Toll charges on the majority of Irish toll roads are set to rise to their "maximum" rates from 1 July 2023.
The increases were initially scheduled to be introduced at the start of this year but were delayed by the Government for six months due to the cost-of-living crisis. In a statement on Tuesday (6 June), Transport Infrastructure Ireland (TII) said the change in toll prices is being driven by the current rate of inflation.
It also highlighted that the Consumer Price Index (CPI) increased by 8.6% between August 2021 and August 2022 and that tolls cannot rise above this rate.
There are 10 toll roads on the national road network, eight of which are operated under a Public Private Partnership (PPP) model.
The other two – the M50 and the Dublin Port Tunnel – are operated directly on behalf of TII.
TII has said the Dublin Port Tunnel will not be increasing its tolls in 2023.
Toll prices for motor cars (up to eight passengers and a driver) on the M50 will rise by either 20 cent or 30 cent, depending on the payment method.
Tag users will see the costs increase from €2.10 to €2.30, while for those captured on video, costs will rise from €2.70 to €2.90.

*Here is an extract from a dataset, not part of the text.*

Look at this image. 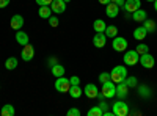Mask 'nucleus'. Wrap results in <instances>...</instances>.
<instances>
[{"instance_id": "obj_1", "label": "nucleus", "mask_w": 157, "mask_h": 116, "mask_svg": "<svg viewBox=\"0 0 157 116\" xmlns=\"http://www.w3.org/2000/svg\"><path fill=\"white\" fill-rule=\"evenodd\" d=\"M110 77H112V82L113 83H120L123 82L126 77H127V68L124 66H115L110 72Z\"/></svg>"}, {"instance_id": "obj_2", "label": "nucleus", "mask_w": 157, "mask_h": 116, "mask_svg": "<svg viewBox=\"0 0 157 116\" xmlns=\"http://www.w3.org/2000/svg\"><path fill=\"white\" fill-rule=\"evenodd\" d=\"M101 93L104 94V97H105V99L115 97V96H116V83H113L112 80L104 82V83H102V91H101Z\"/></svg>"}, {"instance_id": "obj_3", "label": "nucleus", "mask_w": 157, "mask_h": 116, "mask_svg": "<svg viewBox=\"0 0 157 116\" xmlns=\"http://www.w3.org/2000/svg\"><path fill=\"white\" fill-rule=\"evenodd\" d=\"M112 111L116 116H127L129 114V105L123 100H116L115 104L112 105Z\"/></svg>"}, {"instance_id": "obj_4", "label": "nucleus", "mask_w": 157, "mask_h": 116, "mask_svg": "<svg viewBox=\"0 0 157 116\" xmlns=\"http://www.w3.org/2000/svg\"><path fill=\"white\" fill-rule=\"evenodd\" d=\"M140 60V55L137 50H127V52L123 55V61L126 66H134V64H137Z\"/></svg>"}, {"instance_id": "obj_5", "label": "nucleus", "mask_w": 157, "mask_h": 116, "mask_svg": "<svg viewBox=\"0 0 157 116\" xmlns=\"http://www.w3.org/2000/svg\"><path fill=\"white\" fill-rule=\"evenodd\" d=\"M127 46H129V43H127L126 38H123V36H115L113 38L112 47H113V50H116V52H126Z\"/></svg>"}, {"instance_id": "obj_6", "label": "nucleus", "mask_w": 157, "mask_h": 116, "mask_svg": "<svg viewBox=\"0 0 157 116\" xmlns=\"http://www.w3.org/2000/svg\"><path fill=\"white\" fill-rule=\"evenodd\" d=\"M69 88H71V82L69 79H64V77H57L55 80V89L60 93H69Z\"/></svg>"}, {"instance_id": "obj_7", "label": "nucleus", "mask_w": 157, "mask_h": 116, "mask_svg": "<svg viewBox=\"0 0 157 116\" xmlns=\"http://www.w3.org/2000/svg\"><path fill=\"white\" fill-rule=\"evenodd\" d=\"M35 57V47L29 43V44H25L22 46V54H21V58L24 61H32Z\"/></svg>"}, {"instance_id": "obj_8", "label": "nucleus", "mask_w": 157, "mask_h": 116, "mask_svg": "<svg viewBox=\"0 0 157 116\" xmlns=\"http://www.w3.org/2000/svg\"><path fill=\"white\" fill-rule=\"evenodd\" d=\"M138 61L141 63V66H143V68H146V69H152V68H154V64H155V60H154L152 55H149V52L140 55V60H138Z\"/></svg>"}, {"instance_id": "obj_9", "label": "nucleus", "mask_w": 157, "mask_h": 116, "mask_svg": "<svg viewBox=\"0 0 157 116\" xmlns=\"http://www.w3.org/2000/svg\"><path fill=\"white\" fill-rule=\"evenodd\" d=\"M52 13H55V14H61V13L66 11V3H64V0H52V3L49 5Z\"/></svg>"}, {"instance_id": "obj_10", "label": "nucleus", "mask_w": 157, "mask_h": 116, "mask_svg": "<svg viewBox=\"0 0 157 116\" xmlns=\"http://www.w3.org/2000/svg\"><path fill=\"white\" fill-rule=\"evenodd\" d=\"M83 94H85L88 99H94V97H98V94H99V89H98V86H96L94 83H88V85L83 88Z\"/></svg>"}, {"instance_id": "obj_11", "label": "nucleus", "mask_w": 157, "mask_h": 116, "mask_svg": "<svg viewBox=\"0 0 157 116\" xmlns=\"http://www.w3.org/2000/svg\"><path fill=\"white\" fill-rule=\"evenodd\" d=\"M140 0H126L124 2V5H123V8H124V11L126 13H130L132 14L134 11H137L138 8H140Z\"/></svg>"}, {"instance_id": "obj_12", "label": "nucleus", "mask_w": 157, "mask_h": 116, "mask_svg": "<svg viewBox=\"0 0 157 116\" xmlns=\"http://www.w3.org/2000/svg\"><path fill=\"white\" fill-rule=\"evenodd\" d=\"M10 25H11L13 30H21V28L24 27V17H22L21 14H14V16L11 17Z\"/></svg>"}, {"instance_id": "obj_13", "label": "nucleus", "mask_w": 157, "mask_h": 116, "mask_svg": "<svg viewBox=\"0 0 157 116\" xmlns=\"http://www.w3.org/2000/svg\"><path fill=\"white\" fill-rule=\"evenodd\" d=\"M105 43H107V36H105V33H96V35H94V38H93V44H94V47L102 49L104 46H105Z\"/></svg>"}, {"instance_id": "obj_14", "label": "nucleus", "mask_w": 157, "mask_h": 116, "mask_svg": "<svg viewBox=\"0 0 157 116\" xmlns=\"http://www.w3.org/2000/svg\"><path fill=\"white\" fill-rule=\"evenodd\" d=\"M127 94H129V86H127L124 82L116 83V96L120 97V99H124Z\"/></svg>"}, {"instance_id": "obj_15", "label": "nucleus", "mask_w": 157, "mask_h": 116, "mask_svg": "<svg viewBox=\"0 0 157 116\" xmlns=\"http://www.w3.org/2000/svg\"><path fill=\"white\" fill-rule=\"evenodd\" d=\"M118 13H120V6H118L116 3H113V2H110V3L107 5V8H105V14H107L109 17L115 19V17L118 16Z\"/></svg>"}, {"instance_id": "obj_16", "label": "nucleus", "mask_w": 157, "mask_h": 116, "mask_svg": "<svg viewBox=\"0 0 157 116\" xmlns=\"http://www.w3.org/2000/svg\"><path fill=\"white\" fill-rule=\"evenodd\" d=\"M16 43H19L21 46L29 44V35L25 33L24 30H17L16 32Z\"/></svg>"}, {"instance_id": "obj_17", "label": "nucleus", "mask_w": 157, "mask_h": 116, "mask_svg": "<svg viewBox=\"0 0 157 116\" xmlns=\"http://www.w3.org/2000/svg\"><path fill=\"white\" fill-rule=\"evenodd\" d=\"M38 14H39V17H41V19H49L52 16V9H50L49 5H43V6H39Z\"/></svg>"}, {"instance_id": "obj_18", "label": "nucleus", "mask_w": 157, "mask_h": 116, "mask_svg": "<svg viewBox=\"0 0 157 116\" xmlns=\"http://www.w3.org/2000/svg\"><path fill=\"white\" fill-rule=\"evenodd\" d=\"M132 19H134L135 22H143V21L146 19V11L141 9V8H138L137 11L132 13Z\"/></svg>"}, {"instance_id": "obj_19", "label": "nucleus", "mask_w": 157, "mask_h": 116, "mask_svg": "<svg viewBox=\"0 0 157 116\" xmlns=\"http://www.w3.org/2000/svg\"><path fill=\"white\" fill-rule=\"evenodd\" d=\"M69 94H71L72 99H78V97L83 94V89L78 86V85H71V88H69Z\"/></svg>"}, {"instance_id": "obj_20", "label": "nucleus", "mask_w": 157, "mask_h": 116, "mask_svg": "<svg viewBox=\"0 0 157 116\" xmlns=\"http://www.w3.org/2000/svg\"><path fill=\"white\" fill-rule=\"evenodd\" d=\"M146 35H148V32H146L145 27H138V28L134 30V38H135L137 41H143L146 38Z\"/></svg>"}, {"instance_id": "obj_21", "label": "nucleus", "mask_w": 157, "mask_h": 116, "mask_svg": "<svg viewBox=\"0 0 157 116\" xmlns=\"http://www.w3.org/2000/svg\"><path fill=\"white\" fill-rule=\"evenodd\" d=\"M93 28L96 30V33H104V32H105V28H107V24L104 22L102 19H96L94 24H93Z\"/></svg>"}, {"instance_id": "obj_22", "label": "nucleus", "mask_w": 157, "mask_h": 116, "mask_svg": "<svg viewBox=\"0 0 157 116\" xmlns=\"http://www.w3.org/2000/svg\"><path fill=\"white\" fill-rule=\"evenodd\" d=\"M0 114H2V116H14L16 114V110H14V107H13L11 104H6V105L2 107Z\"/></svg>"}, {"instance_id": "obj_23", "label": "nucleus", "mask_w": 157, "mask_h": 116, "mask_svg": "<svg viewBox=\"0 0 157 116\" xmlns=\"http://www.w3.org/2000/svg\"><path fill=\"white\" fill-rule=\"evenodd\" d=\"M64 71H66V69H64L61 64H58V63L54 64V66L50 68V72H52V75H54V77H61V75H64Z\"/></svg>"}, {"instance_id": "obj_24", "label": "nucleus", "mask_w": 157, "mask_h": 116, "mask_svg": "<svg viewBox=\"0 0 157 116\" xmlns=\"http://www.w3.org/2000/svg\"><path fill=\"white\" fill-rule=\"evenodd\" d=\"M143 27H145L146 28V32L148 33H154L155 32V28H157V25H155V22L154 21H151V19H145V21H143Z\"/></svg>"}, {"instance_id": "obj_25", "label": "nucleus", "mask_w": 157, "mask_h": 116, "mask_svg": "<svg viewBox=\"0 0 157 116\" xmlns=\"http://www.w3.org/2000/svg\"><path fill=\"white\" fill-rule=\"evenodd\" d=\"M17 58L16 57H10L6 61H5V68L8 69V71H13V69H16L17 68Z\"/></svg>"}, {"instance_id": "obj_26", "label": "nucleus", "mask_w": 157, "mask_h": 116, "mask_svg": "<svg viewBox=\"0 0 157 116\" xmlns=\"http://www.w3.org/2000/svg\"><path fill=\"white\" fill-rule=\"evenodd\" d=\"M105 36L107 38H115V36H118V28L115 27V25H107V28H105Z\"/></svg>"}, {"instance_id": "obj_27", "label": "nucleus", "mask_w": 157, "mask_h": 116, "mask_svg": "<svg viewBox=\"0 0 157 116\" xmlns=\"http://www.w3.org/2000/svg\"><path fill=\"white\" fill-rule=\"evenodd\" d=\"M138 94H140L141 97L148 99V97H151V89H149L146 85H141V86L138 88Z\"/></svg>"}, {"instance_id": "obj_28", "label": "nucleus", "mask_w": 157, "mask_h": 116, "mask_svg": "<svg viewBox=\"0 0 157 116\" xmlns=\"http://www.w3.org/2000/svg\"><path fill=\"white\" fill-rule=\"evenodd\" d=\"M88 116H102L104 114V111L101 110V107L99 105H96V107H91L90 110H88V113H86Z\"/></svg>"}, {"instance_id": "obj_29", "label": "nucleus", "mask_w": 157, "mask_h": 116, "mask_svg": "<svg viewBox=\"0 0 157 116\" xmlns=\"http://www.w3.org/2000/svg\"><path fill=\"white\" fill-rule=\"evenodd\" d=\"M129 88H134V86H137V77H134V75H130V77H126V79L123 80Z\"/></svg>"}, {"instance_id": "obj_30", "label": "nucleus", "mask_w": 157, "mask_h": 116, "mask_svg": "<svg viewBox=\"0 0 157 116\" xmlns=\"http://www.w3.org/2000/svg\"><path fill=\"white\" fill-rule=\"evenodd\" d=\"M135 50L138 52V55H143V54H148V52H149V47H148L146 44H141V43H140Z\"/></svg>"}, {"instance_id": "obj_31", "label": "nucleus", "mask_w": 157, "mask_h": 116, "mask_svg": "<svg viewBox=\"0 0 157 116\" xmlns=\"http://www.w3.org/2000/svg\"><path fill=\"white\" fill-rule=\"evenodd\" d=\"M112 80V77H110V72H101L99 74V82L104 83V82H109Z\"/></svg>"}, {"instance_id": "obj_32", "label": "nucleus", "mask_w": 157, "mask_h": 116, "mask_svg": "<svg viewBox=\"0 0 157 116\" xmlns=\"http://www.w3.org/2000/svg\"><path fill=\"white\" fill-rule=\"evenodd\" d=\"M47 21H49V25H50V27H58V24H60L58 17H55V16H50Z\"/></svg>"}, {"instance_id": "obj_33", "label": "nucleus", "mask_w": 157, "mask_h": 116, "mask_svg": "<svg viewBox=\"0 0 157 116\" xmlns=\"http://www.w3.org/2000/svg\"><path fill=\"white\" fill-rule=\"evenodd\" d=\"M68 116H80V110L78 108H69L68 110Z\"/></svg>"}, {"instance_id": "obj_34", "label": "nucleus", "mask_w": 157, "mask_h": 116, "mask_svg": "<svg viewBox=\"0 0 157 116\" xmlns=\"http://www.w3.org/2000/svg\"><path fill=\"white\" fill-rule=\"evenodd\" d=\"M69 82H71V85H78V83H80V79H78L77 75H72L69 79Z\"/></svg>"}, {"instance_id": "obj_35", "label": "nucleus", "mask_w": 157, "mask_h": 116, "mask_svg": "<svg viewBox=\"0 0 157 116\" xmlns=\"http://www.w3.org/2000/svg\"><path fill=\"white\" fill-rule=\"evenodd\" d=\"M35 2H36L39 6H43V5H50L52 0H35Z\"/></svg>"}, {"instance_id": "obj_36", "label": "nucleus", "mask_w": 157, "mask_h": 116, "mask_svg": "<svg viewBox=\"0 0 157 116\" xmlns=\"http://www.w3.org/2000/svg\"><path fill=\"white\" fill-rule=\"evenodd\" d=\"M10 5V0H0V8H6Z\"/></svg>"}, {"instance_id": "obj_37", "label": "nucleus", "mask_w": 157, "mask_h": 116, "mask_svg": "<svg viewBox=\"0 0 157 116\" xmlns=\"http://www.w3.org/2000/svg\"><path fill=\"white\" fill-rule=\"evenodd\" d=\"M99 107H101V110H102V111H105V110L109 108V104H107V102H101Z\"/></svg>"}, {"instance_id": "obj_38", "label": "nucleus", "mask_w": 157, "mask_h": 116, "mask_svg": "<svg viewBox=\"0 0 157 116\" xmlns=\"http://www.w3.org/2000/svg\"><path fill=\"white\" fill-rule=\"evenodd\" d=\"M110 2H113V3H116L118 6H120V8H121V6L124 5V2H126V0H110Z\"/></svg>"}, {"instance_id": "obj_39", "label": "nucleus", "mask_w": 157, "mask_h": 116, "mask_svg": "<svg viewBox=\"0 0 157 116\" xmlns=\"http://www.w3.org/2000/svg\"><path fill=\"white\" fill-rule=\"evenodd\" d=\"M58 61H57V58H49V66L52 68V66H54V64H57Z\"/></svg>"}, {"instance_id": "obj_40", "label": "nucleus", "mask_w": 157, "mask_h": 116, "mask_svg": "<svg viewBox=\"0 0 157 116\" xmlns=\"http://www.w3.org/2000/svg\"><path fill=\"white\" fill-rule=\"evenodd\" d=\"M99 3H101V5H109L110 0H99Z\"/></svg>"}, {"instance_id": "obj_41", "label": "nucleus", "mask_w": 157, "mask_h": 116, "mask_svg": "<svg viewBox=\"0 0 157 116\" xmlns=\"http://www.w3.org/2000/svg\"><path fill=\"white\" fill-rule=\"evenodd\" d=\"M154 9L157 11V0H154Z\"/></svg>"}, {"instance_id": "obj_42", "label": "nucleus", "mask_w": 157, "mask_h": 116, "mask_svg": "<svg viewBox=\"0 0 157 116\" xmlns=\"http://www.w3.org/2000/svg\"><path fill=\"white\" fill-rule=\"evenodd\" d=\"M71 2V0H64V3H69Z\"/></svg>"}, {"instance_id": "obj_43", "label": "nucleus", "mask_w": 157, "mask_h": 116, "mask_svg": "<svg viewBox=\"0 0 157 116\" xmlns=\"http://www.w3.org/2000/svg\"><path fill=\"white\" fill-rule=\"evenodd\" d=\"M146 2H154V0H146Z\"/></svg>"}]
</instances>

Unregistered cars will see an increase from €3.20 to €3.50.
Meanwhile, the price for goods vehicles using the motorway will increase by between 20 cent and 60 cent, depending on the payment method and the size of the vehicle.
As for the tolls operated under a PPP model, the PPP companies submitted their toll charge calculations as part of their annual toll plans.
TII reviewed the submissions and concur with the maximum toll charges calculated.
Using a car on the M4 motorway will cost an additional 20 cent, going from €3.00 to €3.20, while doing so on the other seven toll roads will cost 10 cent more.
"Toll revenue is used for purposes including motorway maintenance, toll collection and operations, and for the maintenance of the wider national road network," TII said in a statement.
The announcement from TII comes just a week after the excise duty on fuel in Ireland was raised.